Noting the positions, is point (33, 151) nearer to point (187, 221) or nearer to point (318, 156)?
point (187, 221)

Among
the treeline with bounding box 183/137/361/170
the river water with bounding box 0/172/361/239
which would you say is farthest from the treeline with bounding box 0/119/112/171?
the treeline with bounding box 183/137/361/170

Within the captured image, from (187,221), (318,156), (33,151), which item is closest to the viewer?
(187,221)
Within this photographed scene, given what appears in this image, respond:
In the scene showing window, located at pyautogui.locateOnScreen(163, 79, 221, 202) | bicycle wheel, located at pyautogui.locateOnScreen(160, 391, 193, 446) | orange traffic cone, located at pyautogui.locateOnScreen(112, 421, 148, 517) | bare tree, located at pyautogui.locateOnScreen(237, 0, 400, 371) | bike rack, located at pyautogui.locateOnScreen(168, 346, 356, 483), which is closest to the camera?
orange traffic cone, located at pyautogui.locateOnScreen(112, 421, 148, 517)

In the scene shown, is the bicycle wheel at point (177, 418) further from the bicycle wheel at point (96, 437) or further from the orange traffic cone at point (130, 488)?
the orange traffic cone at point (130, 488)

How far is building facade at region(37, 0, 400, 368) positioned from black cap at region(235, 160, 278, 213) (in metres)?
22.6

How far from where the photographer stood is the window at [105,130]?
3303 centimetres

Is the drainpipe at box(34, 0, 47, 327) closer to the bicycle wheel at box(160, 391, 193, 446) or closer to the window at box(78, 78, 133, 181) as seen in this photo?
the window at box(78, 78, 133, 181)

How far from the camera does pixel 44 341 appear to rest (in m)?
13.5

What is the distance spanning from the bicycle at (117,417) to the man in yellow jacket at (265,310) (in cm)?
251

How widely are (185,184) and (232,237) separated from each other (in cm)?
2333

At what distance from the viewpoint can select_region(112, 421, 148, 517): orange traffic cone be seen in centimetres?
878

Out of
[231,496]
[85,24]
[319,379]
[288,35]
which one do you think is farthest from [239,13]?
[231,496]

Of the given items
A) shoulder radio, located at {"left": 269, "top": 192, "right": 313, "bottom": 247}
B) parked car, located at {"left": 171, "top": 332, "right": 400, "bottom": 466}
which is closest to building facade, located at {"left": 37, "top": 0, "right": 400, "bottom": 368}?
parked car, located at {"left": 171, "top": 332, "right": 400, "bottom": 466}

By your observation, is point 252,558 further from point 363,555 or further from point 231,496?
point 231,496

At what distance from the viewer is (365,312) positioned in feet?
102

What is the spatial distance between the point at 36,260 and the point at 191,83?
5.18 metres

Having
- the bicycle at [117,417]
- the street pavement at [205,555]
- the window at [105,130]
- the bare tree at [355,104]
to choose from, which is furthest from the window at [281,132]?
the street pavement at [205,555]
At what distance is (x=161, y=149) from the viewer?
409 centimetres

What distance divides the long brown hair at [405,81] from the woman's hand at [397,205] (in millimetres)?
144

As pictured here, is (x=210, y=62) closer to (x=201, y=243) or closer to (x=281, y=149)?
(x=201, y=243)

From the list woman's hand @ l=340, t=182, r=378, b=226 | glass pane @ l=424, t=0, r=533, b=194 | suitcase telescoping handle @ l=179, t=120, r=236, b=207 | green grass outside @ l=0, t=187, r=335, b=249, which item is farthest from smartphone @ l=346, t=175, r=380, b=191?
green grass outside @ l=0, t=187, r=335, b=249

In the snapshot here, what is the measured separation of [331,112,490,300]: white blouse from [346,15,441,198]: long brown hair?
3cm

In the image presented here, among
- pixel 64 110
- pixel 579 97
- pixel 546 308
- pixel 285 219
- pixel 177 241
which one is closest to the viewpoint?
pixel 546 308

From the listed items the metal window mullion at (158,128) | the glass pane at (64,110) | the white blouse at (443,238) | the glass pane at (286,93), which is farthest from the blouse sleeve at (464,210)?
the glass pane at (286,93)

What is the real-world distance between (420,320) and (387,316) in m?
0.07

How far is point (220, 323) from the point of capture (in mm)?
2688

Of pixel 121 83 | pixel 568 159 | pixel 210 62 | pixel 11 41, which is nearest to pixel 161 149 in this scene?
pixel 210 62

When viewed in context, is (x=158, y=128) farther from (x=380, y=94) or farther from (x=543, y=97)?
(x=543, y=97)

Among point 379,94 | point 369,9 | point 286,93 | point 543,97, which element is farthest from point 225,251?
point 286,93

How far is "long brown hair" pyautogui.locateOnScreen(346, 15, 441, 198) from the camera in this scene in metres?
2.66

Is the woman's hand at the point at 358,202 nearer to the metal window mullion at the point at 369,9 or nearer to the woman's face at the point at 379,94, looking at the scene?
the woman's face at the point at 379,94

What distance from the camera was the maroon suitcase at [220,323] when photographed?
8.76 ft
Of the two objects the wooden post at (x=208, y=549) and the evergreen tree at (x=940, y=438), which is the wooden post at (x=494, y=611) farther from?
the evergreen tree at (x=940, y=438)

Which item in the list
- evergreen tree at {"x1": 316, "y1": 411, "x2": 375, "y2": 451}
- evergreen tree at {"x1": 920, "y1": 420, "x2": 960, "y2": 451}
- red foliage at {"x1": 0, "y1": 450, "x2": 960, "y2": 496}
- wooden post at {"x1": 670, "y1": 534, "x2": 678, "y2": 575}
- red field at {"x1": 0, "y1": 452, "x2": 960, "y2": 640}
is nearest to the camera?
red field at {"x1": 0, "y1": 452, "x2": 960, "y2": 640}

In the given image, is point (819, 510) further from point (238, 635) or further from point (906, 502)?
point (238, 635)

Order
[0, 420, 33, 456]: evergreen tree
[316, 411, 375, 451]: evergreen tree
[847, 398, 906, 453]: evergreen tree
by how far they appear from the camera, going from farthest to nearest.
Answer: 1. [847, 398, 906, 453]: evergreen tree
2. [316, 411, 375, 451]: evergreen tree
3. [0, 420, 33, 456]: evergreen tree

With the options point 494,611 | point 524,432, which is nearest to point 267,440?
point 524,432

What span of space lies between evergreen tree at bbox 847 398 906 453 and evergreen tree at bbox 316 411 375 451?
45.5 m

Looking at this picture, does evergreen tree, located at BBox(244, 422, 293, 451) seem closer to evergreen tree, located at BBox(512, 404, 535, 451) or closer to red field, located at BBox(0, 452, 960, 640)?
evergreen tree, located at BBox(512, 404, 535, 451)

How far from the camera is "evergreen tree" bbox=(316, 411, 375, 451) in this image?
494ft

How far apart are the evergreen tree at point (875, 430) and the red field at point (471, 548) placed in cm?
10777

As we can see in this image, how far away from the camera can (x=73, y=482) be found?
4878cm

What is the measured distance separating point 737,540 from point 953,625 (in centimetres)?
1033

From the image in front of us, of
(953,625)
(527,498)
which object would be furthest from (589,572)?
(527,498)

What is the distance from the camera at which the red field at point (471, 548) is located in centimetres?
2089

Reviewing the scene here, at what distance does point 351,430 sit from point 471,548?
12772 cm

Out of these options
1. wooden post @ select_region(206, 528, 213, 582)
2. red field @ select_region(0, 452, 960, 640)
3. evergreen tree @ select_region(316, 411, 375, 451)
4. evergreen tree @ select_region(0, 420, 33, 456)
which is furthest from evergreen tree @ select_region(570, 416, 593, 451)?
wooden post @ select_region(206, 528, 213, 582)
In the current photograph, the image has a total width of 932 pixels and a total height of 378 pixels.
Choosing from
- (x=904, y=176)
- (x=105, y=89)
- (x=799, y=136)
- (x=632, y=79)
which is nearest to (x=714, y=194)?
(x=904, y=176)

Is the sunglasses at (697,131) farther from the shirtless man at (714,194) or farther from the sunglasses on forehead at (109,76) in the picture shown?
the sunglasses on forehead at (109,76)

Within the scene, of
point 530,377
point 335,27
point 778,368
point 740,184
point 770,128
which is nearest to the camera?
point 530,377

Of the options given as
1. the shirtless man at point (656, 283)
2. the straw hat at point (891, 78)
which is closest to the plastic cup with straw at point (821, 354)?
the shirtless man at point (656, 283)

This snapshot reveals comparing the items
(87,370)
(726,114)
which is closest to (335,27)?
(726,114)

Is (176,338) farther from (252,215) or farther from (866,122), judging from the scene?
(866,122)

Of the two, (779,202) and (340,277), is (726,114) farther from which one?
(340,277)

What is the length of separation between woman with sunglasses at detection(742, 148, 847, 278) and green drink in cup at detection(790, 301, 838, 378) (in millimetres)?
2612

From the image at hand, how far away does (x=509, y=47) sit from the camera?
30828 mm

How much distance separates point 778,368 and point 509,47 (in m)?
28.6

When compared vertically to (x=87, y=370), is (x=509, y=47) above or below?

## Your instructions
Output the listing above as a numbered list, from the line with "What is the length" up to and including the final line of the listing, leaving out blank lines.

## Written answer
1. What is the length of separation between woman with sunglasses at detection(742, 148, 847, 278) and green drink in cup at detection(790, 301, 838, 378) (in millimetres)?
2. 2612
3. From the image at hand, how far away does (x=509, y=47) sit from the camera?
4. 30828 mm
5. How much distance separates point 778,368 and point 509,47 (in m)?
6. 28.6
7. When compared vertically to (x=87, y=370), is (x=509, y=47) above or below?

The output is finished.